The European Union has already created a plan since 2019 in which textile will be a key element in their “priority product category for the circular economy plan in the future decade”. Therefore, by facing a potential political threat in the future, fashion brands are working with governments to make a change. In August 2019 at the G7 summit, more than 150 brands (including Nike and Adidas) signed with the support of Emmanuel Macron the “Fashion Pact” aiming at reducing the impact of fashion on the environment with measures in line with the Paris Agreements and the United Nations Sustainable Development Goals. So now that leaders of the fashion and sportswear industries are working on the environmental issue with a political supervision, it is clear that the future of sportswear will not be built without sustainibility.
Emmanuel Macron et les représentants du luxe au sommet du G7
5 – Sustainability also means respect towards ethics, and sportswear has a demanding consumer target concerned by these issues.
Sustainability isn’t just about your clothes but also the humans producing or wearing it. And today where millennials and gen z are the principal consumers of athleisure, streetwear and activewear, it is obvious to say that they need from their favorite brand to talk about current social issues. The Black Lives Matter movement after the murder of Georges Floyd in Minneapolis in May 2020 has really shown that young consumers asked for brands to defend social justice and equality. Today and tomorrow, brands will have a responsibility to prone progress not only inside their business models but in the society in general.

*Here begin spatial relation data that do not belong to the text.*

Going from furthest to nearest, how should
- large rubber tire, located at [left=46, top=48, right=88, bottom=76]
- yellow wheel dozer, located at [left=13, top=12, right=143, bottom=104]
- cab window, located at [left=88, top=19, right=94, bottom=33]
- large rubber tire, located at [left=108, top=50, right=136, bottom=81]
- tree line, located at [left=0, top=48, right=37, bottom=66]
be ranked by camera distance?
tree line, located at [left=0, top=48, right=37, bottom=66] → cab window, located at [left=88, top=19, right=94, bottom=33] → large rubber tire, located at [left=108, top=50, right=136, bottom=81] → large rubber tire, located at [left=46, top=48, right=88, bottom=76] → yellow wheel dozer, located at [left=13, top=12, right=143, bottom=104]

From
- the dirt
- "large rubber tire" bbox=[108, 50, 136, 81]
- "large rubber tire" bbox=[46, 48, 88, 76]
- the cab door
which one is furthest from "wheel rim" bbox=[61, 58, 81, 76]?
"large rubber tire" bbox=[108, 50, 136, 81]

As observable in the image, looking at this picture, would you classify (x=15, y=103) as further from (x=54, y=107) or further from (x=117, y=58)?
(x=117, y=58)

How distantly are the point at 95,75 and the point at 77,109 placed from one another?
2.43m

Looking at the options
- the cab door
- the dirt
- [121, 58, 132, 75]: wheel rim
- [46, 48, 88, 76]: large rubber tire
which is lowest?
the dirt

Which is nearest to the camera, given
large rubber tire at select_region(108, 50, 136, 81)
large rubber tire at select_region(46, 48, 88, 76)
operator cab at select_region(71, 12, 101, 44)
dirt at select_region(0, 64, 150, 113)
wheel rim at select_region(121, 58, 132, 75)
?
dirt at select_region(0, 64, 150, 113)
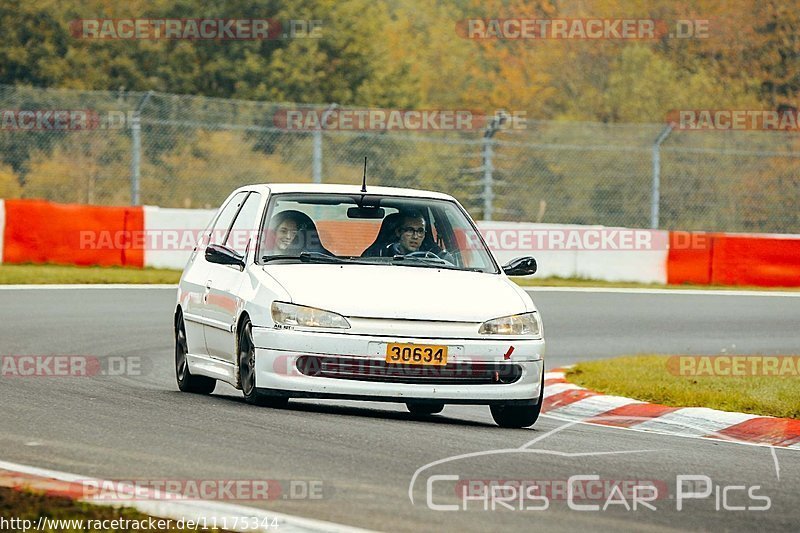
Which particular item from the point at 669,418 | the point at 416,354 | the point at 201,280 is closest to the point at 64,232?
the point at 201,280

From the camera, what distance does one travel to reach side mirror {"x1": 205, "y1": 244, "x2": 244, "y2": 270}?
10.5m

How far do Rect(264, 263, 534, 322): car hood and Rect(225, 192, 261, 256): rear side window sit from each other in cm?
63

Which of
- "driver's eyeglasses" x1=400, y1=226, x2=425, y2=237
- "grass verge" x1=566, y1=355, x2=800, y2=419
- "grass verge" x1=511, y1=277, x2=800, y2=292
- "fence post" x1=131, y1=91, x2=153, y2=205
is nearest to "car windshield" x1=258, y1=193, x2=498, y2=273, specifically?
"driver's eyeglasses" x1=400, y1=226, x2=425, y2=237

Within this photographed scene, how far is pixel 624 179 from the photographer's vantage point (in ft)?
95.2

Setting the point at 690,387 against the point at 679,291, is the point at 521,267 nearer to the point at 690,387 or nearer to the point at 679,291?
the point at 690,387

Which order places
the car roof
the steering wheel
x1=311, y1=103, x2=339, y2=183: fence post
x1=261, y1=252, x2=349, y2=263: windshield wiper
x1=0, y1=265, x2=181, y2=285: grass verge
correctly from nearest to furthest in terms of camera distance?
x1=261, y1=252, x2=349, y2=263: windshield wiper, the steering wheel, the car roof, x1=0, y1=265, x2=181, y2=285: grass verge, x1=311, y1=103, x2=339, y2=183: fence post

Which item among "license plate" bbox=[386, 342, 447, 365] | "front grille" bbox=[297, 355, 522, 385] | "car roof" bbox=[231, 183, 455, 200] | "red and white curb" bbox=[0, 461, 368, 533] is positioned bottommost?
"red and white curb" bbox=[0, 461, 368, 533]

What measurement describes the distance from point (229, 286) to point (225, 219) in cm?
152

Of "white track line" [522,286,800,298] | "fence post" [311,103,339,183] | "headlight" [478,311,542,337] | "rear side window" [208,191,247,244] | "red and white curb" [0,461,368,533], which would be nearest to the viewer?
"red and white curb" [0,461,368,533]

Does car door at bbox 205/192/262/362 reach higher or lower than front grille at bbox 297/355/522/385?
higher

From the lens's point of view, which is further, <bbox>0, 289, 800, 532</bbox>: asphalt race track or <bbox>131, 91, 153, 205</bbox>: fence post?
<bbox>131, 91, 153, 205</bbox>: fence post

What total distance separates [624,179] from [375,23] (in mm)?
30494

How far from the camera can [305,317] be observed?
947 centimetres

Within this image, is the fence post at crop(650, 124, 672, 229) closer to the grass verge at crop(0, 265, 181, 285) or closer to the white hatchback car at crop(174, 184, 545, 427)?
the grass verge at crop(0, 265, 181, 285)
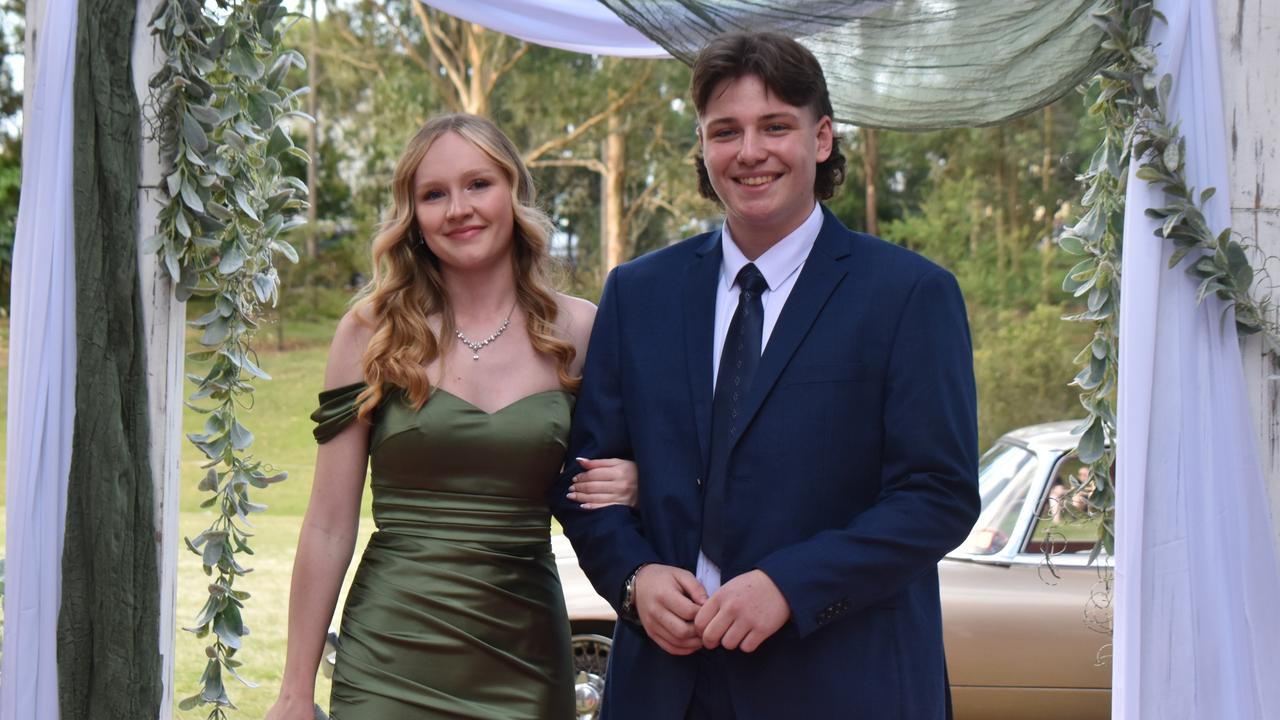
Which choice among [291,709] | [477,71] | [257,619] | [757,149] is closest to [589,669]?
[291,709]

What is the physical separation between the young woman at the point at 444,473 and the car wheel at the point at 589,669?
288 cm

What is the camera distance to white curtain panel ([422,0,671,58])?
3996 mm

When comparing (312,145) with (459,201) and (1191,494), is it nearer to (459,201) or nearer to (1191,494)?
(459,201)

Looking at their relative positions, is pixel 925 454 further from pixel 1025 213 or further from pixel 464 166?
pixel 1025 213

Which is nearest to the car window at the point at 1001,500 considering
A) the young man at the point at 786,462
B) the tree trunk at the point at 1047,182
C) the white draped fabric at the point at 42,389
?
the young man at the point at 786,462

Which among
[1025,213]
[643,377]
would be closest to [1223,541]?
[643,377]

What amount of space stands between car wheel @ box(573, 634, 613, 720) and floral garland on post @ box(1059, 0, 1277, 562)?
2980 millimetres

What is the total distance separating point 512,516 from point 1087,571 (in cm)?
353

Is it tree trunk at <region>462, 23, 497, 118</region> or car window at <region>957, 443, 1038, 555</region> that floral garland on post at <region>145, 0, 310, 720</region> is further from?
tree trunk at <region>462, 23, 497, 118</region>

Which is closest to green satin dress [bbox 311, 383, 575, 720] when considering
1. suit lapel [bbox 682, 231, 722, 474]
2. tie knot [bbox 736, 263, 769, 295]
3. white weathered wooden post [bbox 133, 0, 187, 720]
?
white weathered wooden post [bbox 133, 0, 187, 720]

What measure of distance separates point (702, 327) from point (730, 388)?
15 cm

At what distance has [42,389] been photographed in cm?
308

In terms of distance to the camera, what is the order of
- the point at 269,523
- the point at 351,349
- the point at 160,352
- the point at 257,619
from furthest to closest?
1. the point at 269,523
2. the point at 257,619
3. the point at 160,352
4. the point at 351,349

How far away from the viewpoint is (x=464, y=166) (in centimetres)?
309
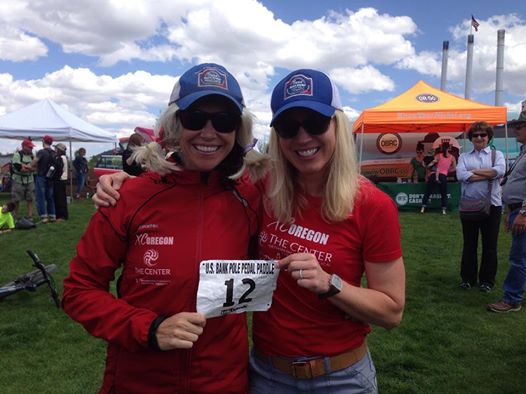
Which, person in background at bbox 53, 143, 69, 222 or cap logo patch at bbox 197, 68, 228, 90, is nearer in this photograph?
cap logo patch at bbox 197, 68, 228, 90

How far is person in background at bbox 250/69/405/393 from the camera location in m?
1.72

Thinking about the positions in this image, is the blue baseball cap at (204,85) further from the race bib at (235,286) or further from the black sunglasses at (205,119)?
the race bib at (235,286)

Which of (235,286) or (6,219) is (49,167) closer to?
(6,219)

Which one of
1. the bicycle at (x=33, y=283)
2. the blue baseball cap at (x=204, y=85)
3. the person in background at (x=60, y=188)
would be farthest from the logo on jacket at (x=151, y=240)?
the person in background at (x=60, y=188)

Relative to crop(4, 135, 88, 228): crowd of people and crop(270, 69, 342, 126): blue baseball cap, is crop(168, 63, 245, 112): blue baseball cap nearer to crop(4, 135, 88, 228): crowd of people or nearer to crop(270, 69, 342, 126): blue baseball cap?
crop(270, 69, 342, 126): blue baseball cap

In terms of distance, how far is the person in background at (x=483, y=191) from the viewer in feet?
18.8

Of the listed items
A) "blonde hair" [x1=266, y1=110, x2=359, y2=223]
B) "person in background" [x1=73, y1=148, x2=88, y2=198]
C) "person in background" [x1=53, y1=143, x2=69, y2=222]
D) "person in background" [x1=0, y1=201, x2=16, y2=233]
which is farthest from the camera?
"person in background" [x1=73, y1=148, x2=88, y2=198]

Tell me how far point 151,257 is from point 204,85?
2.23 feet

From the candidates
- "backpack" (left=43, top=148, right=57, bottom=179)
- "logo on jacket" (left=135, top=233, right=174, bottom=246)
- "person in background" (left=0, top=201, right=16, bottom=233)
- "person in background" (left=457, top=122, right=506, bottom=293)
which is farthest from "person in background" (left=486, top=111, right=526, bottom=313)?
"backpack" (left=43, top=148, right=57, bottom=179)

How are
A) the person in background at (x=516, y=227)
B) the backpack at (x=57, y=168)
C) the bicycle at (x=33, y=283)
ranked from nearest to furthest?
1. the person in background at (x=516, y=227)
2. the bicycle at (x=33, y=283)
3. the backpack at (x=57, y=168)

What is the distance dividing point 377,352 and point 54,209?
10368 millimetres

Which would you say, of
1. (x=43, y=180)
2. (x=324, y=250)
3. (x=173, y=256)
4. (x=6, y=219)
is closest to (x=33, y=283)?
(x=173, y=256)

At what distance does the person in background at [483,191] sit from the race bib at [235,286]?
189 inches

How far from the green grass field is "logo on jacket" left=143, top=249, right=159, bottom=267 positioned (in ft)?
8.70
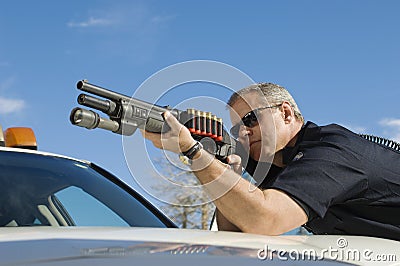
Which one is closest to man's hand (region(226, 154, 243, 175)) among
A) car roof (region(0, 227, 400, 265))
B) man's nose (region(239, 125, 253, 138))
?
man's nose (region(239, 125, 253, 138))

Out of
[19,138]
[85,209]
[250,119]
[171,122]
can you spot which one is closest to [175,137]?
[171,122]

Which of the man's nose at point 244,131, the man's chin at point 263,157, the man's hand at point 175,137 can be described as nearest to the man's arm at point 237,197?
the man's hand at point 175,137

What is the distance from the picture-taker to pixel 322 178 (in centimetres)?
276

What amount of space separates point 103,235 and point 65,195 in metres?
1.26

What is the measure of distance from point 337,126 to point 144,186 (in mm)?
1108

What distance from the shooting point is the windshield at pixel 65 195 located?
9.46ft

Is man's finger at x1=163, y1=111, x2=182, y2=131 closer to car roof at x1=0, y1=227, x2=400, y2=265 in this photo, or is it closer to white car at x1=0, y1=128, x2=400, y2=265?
white car at x1=0, y1=128, x2=400, y2=265

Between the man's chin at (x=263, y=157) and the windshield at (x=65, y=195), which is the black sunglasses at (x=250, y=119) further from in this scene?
the windshield at (x=65, y=195)

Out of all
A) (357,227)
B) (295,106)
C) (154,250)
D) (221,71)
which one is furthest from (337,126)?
(154,250)

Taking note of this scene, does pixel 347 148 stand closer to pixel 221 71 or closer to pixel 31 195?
pixel 221 71

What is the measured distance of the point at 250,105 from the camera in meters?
3.15

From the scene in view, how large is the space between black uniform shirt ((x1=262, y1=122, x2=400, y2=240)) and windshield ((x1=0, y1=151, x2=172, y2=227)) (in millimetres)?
706

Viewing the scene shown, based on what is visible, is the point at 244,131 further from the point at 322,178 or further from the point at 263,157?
the point at 322,178

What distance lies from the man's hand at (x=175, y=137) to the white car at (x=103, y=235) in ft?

But that demanding consumer market also forces brands to be 100% transparent. In July 2020 the BBC revealed that several giant brands such as Nike and Adidas were manufacturing their products in sweatshops using workers of the oppressed Uyghurs community in China. That disclosure caused a Nike and Adidas boycott by many young Western consumers that could not buy a product that was not made ethically.
This kind of scandal is the right proof that tomorrow it won’t be possible for sportswear brands to sell products without proving to its consumers that it was made ethically and responsibly.